La ressemblance mimétique entre ces deux genres est probablement liée aux avantages mutuels de la mimiquerieMüllerienne, puisque les espèces des genres Phonoctonus et Dysdercus ont recours à des modes de défenses chimiques et la mimiquerie est,vraisemblablement, une adaptation contre une plus grande gamme de prédateurs chassant à vue (ex. oiseaux, lézards).

Bien que l’on connaisse cette association mimétique depuis longtemps, aucune analyse de l’évolution des motifs de coloration et de leurs variations n’existe à ce jour.

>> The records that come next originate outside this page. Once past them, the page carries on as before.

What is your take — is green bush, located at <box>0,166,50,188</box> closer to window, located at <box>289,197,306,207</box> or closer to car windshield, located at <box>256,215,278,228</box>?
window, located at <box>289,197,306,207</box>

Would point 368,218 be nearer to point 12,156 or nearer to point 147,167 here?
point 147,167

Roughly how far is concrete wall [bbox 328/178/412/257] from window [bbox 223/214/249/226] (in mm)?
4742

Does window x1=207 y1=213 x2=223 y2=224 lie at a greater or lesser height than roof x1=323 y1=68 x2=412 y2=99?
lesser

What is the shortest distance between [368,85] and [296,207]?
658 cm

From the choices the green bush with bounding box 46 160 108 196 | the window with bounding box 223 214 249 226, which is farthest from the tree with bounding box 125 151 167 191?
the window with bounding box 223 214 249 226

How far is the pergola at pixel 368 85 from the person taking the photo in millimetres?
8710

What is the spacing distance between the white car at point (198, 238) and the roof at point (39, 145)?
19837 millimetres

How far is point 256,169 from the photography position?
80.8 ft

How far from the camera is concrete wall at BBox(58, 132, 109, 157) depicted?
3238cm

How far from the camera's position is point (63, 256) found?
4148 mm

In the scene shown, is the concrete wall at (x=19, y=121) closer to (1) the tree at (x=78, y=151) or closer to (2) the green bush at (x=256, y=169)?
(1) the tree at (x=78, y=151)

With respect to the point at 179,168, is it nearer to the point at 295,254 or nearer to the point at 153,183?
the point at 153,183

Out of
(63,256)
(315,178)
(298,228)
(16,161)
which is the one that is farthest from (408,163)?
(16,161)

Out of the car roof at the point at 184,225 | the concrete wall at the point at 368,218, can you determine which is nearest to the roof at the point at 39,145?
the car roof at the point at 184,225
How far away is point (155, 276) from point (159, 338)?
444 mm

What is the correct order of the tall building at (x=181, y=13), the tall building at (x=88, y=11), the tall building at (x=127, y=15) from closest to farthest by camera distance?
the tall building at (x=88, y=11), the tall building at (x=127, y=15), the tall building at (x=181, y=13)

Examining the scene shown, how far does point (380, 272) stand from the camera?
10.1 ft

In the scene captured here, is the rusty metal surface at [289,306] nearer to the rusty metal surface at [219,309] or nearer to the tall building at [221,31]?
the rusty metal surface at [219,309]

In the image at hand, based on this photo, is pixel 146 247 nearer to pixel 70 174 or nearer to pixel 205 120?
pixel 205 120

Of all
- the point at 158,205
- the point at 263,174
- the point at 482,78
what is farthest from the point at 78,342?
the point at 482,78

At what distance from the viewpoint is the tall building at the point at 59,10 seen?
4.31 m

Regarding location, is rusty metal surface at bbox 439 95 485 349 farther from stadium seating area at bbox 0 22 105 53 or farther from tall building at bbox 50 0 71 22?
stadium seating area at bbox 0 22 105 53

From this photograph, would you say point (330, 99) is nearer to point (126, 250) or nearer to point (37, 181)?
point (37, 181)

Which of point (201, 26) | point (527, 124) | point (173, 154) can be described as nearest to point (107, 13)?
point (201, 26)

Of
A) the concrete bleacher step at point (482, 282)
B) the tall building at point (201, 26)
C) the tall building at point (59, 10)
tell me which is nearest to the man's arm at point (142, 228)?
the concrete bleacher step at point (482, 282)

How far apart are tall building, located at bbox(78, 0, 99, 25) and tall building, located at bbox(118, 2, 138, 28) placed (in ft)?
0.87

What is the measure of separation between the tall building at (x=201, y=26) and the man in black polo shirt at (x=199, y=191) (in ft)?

L’approche méthodologique consiste à combiner la morphologie structurelle et la classification des motifs de coloration, associée à des analyses phylogénétiques et biogéographiques. Les données recueillies devraient permettre de tester des hypothèses d’évolution de la mimiquerie et des variations mimétiques4 :

  1. À partir de quand les ressemblances mimétiques ont-elles évoluées au sein de Phonoctonus en comparaison avec l’évolution chromatique chez Dysdercus ?
  2. L’évolution des complexes mimétiques est-elle fondée sur l’advergence5, la convergence ou sur des évolutions parallèles ?
  3. Comment s’effectue la composition d’une espèce et quelle est la distribution géographique des complexes mimétiques particuliers ?
  4. Se peut-il que les espèces chromatiquement polymorphes de Phonoctonusappartiennent à plusieurs complexes distincts ?
  5. 1) Quel est le niveau de perfection des ressemblances entre espèces utilisant le même complexe mimétique ?
    2) Les ressemblances mimétiques concernent-elles simultanément les couleurs et les motifs mélaniques ?
  6. 1) Quels caractères mimétiques tendent à varier au sein des espèces polymorphiques ?
    2) Quelles sont les structures impliquées dans les motifs de couleurs liés au mimétisme ?
    3) Existe t’il des contraintes à ces similarités de mimétisme de coloration ?
  7. Quels sont les genres et espèces de punaises impactés par ces complexes mimétiques ?

Le Muséum national d’Histoire naturelle abrite des collections importantes d’espèces Afro-tropicales de Reduviidae et de Pyrrhocoridae ainsi que d’autres familles d’hétéroptères (dont font partie les punaises) potentiellement impliquées dans ces complexes mimétiques. De nombreuses espèces ont été collectées dans des localités variées sous forme de séries nécessaires à l’estimation du polymorphisme intraspécifique de ces motifs de couleurs et de la présence géographique simultanée de morphes de couleurs6.

Alice Exnerova est Professeur associé au Département de Zoologie de la Charles University de Prague (Rép. tchèque). Ses travaux portent sur l’évolution et le fonctionnement des signaux d’alerte et de la mimiquerie chez les insectes et sur le comportement des prédateurs. Alice Exnerova procède en combinant des expériences comportementales avec des insectes et leurs proies (principalement des oiseaux), et des analyses phylogénétiques7. Elle aspire à apporter des réponses aux questions que la communauté scientifique se pose concernant le fonctionnement et la mise en place des signaux d’alerte, de la mimiquerie, et d’autres modes de défenses contre les prédateurs.

Phonoctonus fasciatus dor

© MNHN

Dysdercus nigrofasciatus dor

© MNHN

Dysdercus

© MNHN

Phono dysde aldabra

© MNHN

Notes

1. couleurs ou ornements du corps de certains animaux qui dissuadent les prédateurs.
2. ressemblance par leur apparence d’une ou plusieurs espèces non comestibles, réduisant considérablement la prédation par rapport aux autres espèces-proies.
3. consommant des végétaux.
4. polymorphisme mimétique.
5. évolution d’une mimique pour ressembler au mieux à un modèle.
6. individus partageant une ou plusieurs caractéristiques similaires, dans le cas présent la couleur.
7. recherche des liens de parenté entre espèces.